OCDB: Revisiting Causal Discovery with a Comprehensive Benchmark and Evaluation Framework
Wei Zhou, Hong Huang, Guowen Zhang, Ruize Shi, Kehan Yin, Yuanyuan Lin, Bang Liu
TL;DR
This work tackles interpretability in LLMs by reframing it through causal discovery, introducing two metrics—Causal Structure Distance $CSD$ and Causal Effect Distance $CED$—to quantify differences in structure and causal effects. It also presents the Open Causal Discovery Benchmark (OCDB), a real-data, framework-enabled platform with diverse datasets, baseline models, and evaluation metrics to enable fair comparisons between DAGs and CPDAGs. Empirical results show current algorithms struggle to generalize to real-world data, and that $CSD$/$CED$ offer more reliable interpretability assessments than existing structure- or intervention-focused metrics.
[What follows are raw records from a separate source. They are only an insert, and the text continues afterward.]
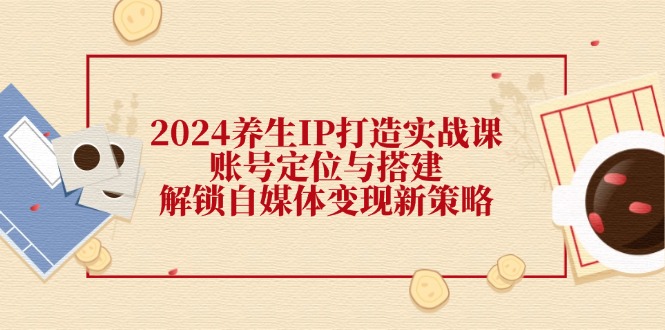 2024养生IP打造实战课
账号定位与搭建
解锁自媒体变现新策略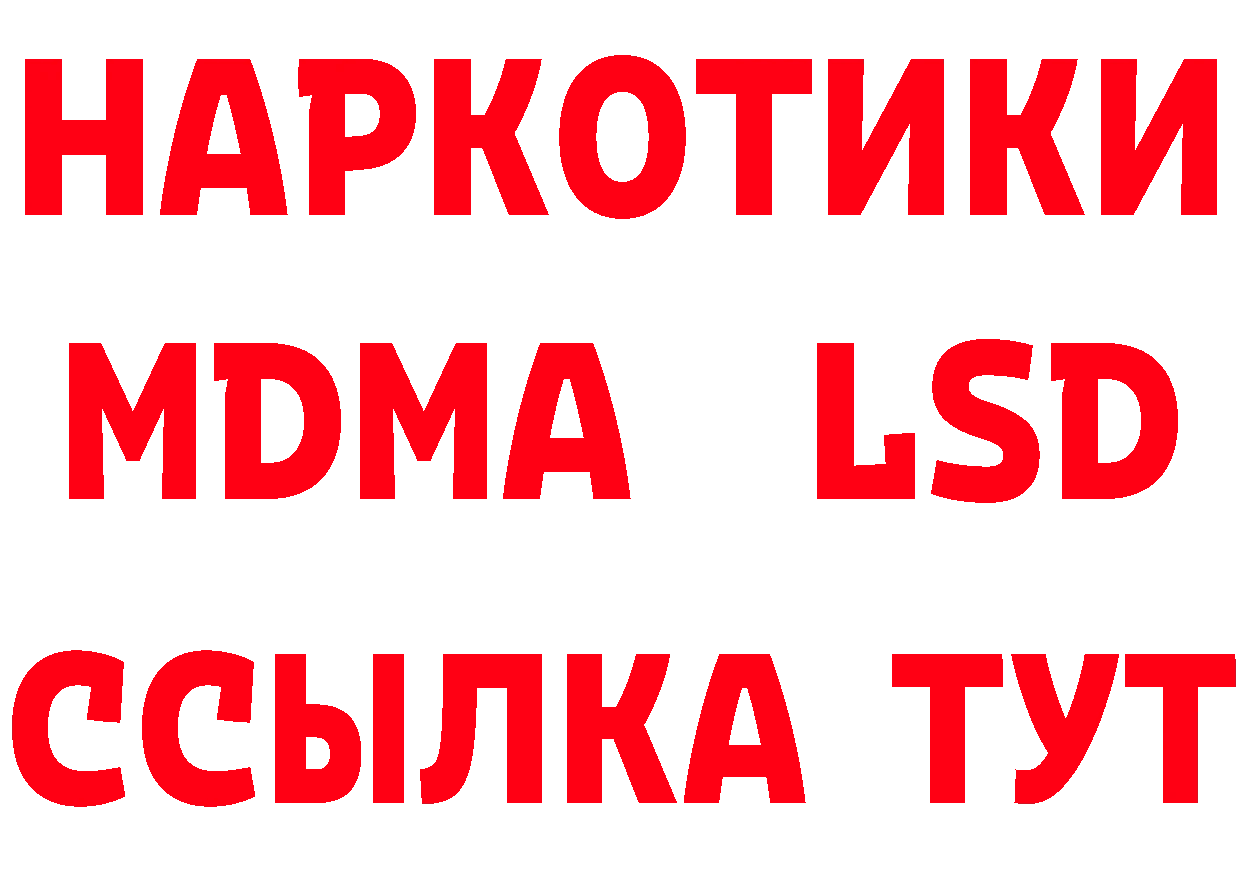 НАРКОТИКИ
MDMA LSD
ССЫЛКА ТУТ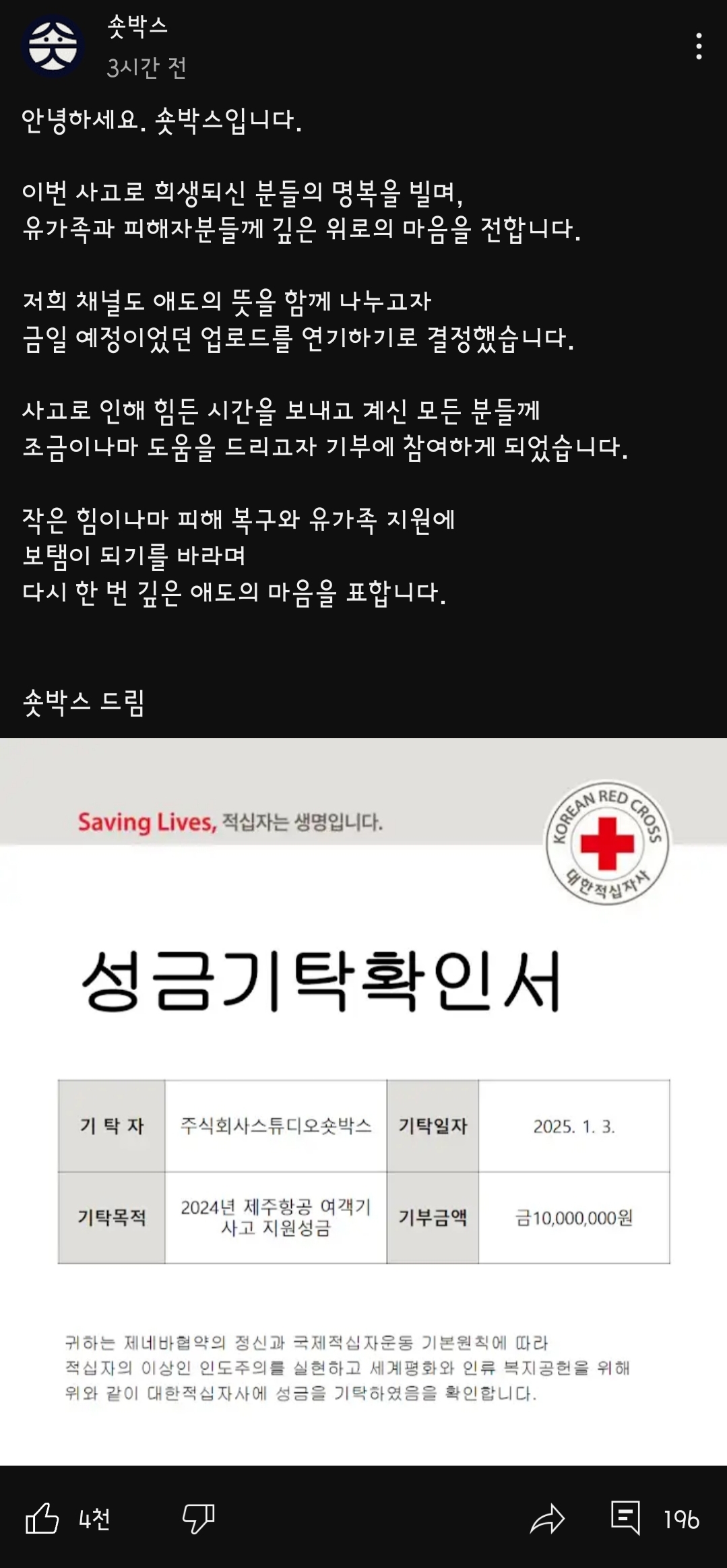 숏박스
3시간 전

안녕하세요. 숏박스입니다.

이번 사고로 희생되신 분들의 명복을 빌며, 유가족과 피해자분들께 깊은 위로의 마음을 전합니다.

저희 채널도 애도의 뜻을 함께 나누고자 금일 예정이었던 업로드를 연기하기로 결정했습니다.

사고로 인해 힘든 시간을 보내고 계신 모든 분들께 조금이나마 도움을 드리고자 기부에 참여하게 되었습니다.

작은 힘이나마 피해 복구와 유가족 지원에 보탬이 되기를 바라며
다시 한 번 깊은 애도의 마음을 표합니다.

숏박스 드림

Saving Lives, 적십자는 생명입니다.

KOREAN RED CROSS
대한적십자사

성금기탁확인서

| 기 탁 자 | 주식회사스튜디오숏박스 | 기탁일자 | 2025. 1. 3. |
|---|---|---|---|
| 기탁목적 | 2024년 제주항공 여객기 사고 지원성금 | 기부금액 | 금10,000,000원 |

귀하는 제네바협약의 정신과 국제적십자운동 기본원칙에 따라 적십자의 이상인 인도주의를 실현하고 세계평화와 인류 복지공헌을 위해 위와 같이 대한적십자사에 성금을 기탁하였음을 확인합니다.

4천
196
The framework and metrics aim to drive development of more trustworthy, interpretable LLMs by standardizing evaluation and promoting broader, real-world benchmarking.
Abstract
Large language models (LLMs) have excelled in various natural language processing tasks, but challenges in interpretability and trustworthiness persist, limiting their use in high-stakes fields. Causal discovery offers a promising approach to improve transparency and reliability. However, current evaluations are often one-sided and lack assessments focused on interpretability performance. Additionally, these evaluations rely on synthetic data and lack comprehensive assessments of real-world datasets. These lead to promising methods potentially being overlooked. To address these issues, we propose a flexible evaluation framework with metrics for evaluating differences in causal structures and causal effects, which are crucial attributes that help improve the interpretability of LLMs. We introduce the Open Causal Discovery Benchmark (OCDB), based on real data, to promote fair comparisons and drive optimization of algorithms. Additionally, our new metrics account for undirected edges, enabling fair comparisons between Directed Acyclic Graphs (DAGs) and Completed Partially Directed Acyclic Graphs (CPDAGs). Experimental results show significant shortcomings in existing algorithms' generalization capabilities on real data, highlighting the potential for performance improvement and the importance of our framework in advancing causal discovery techniques.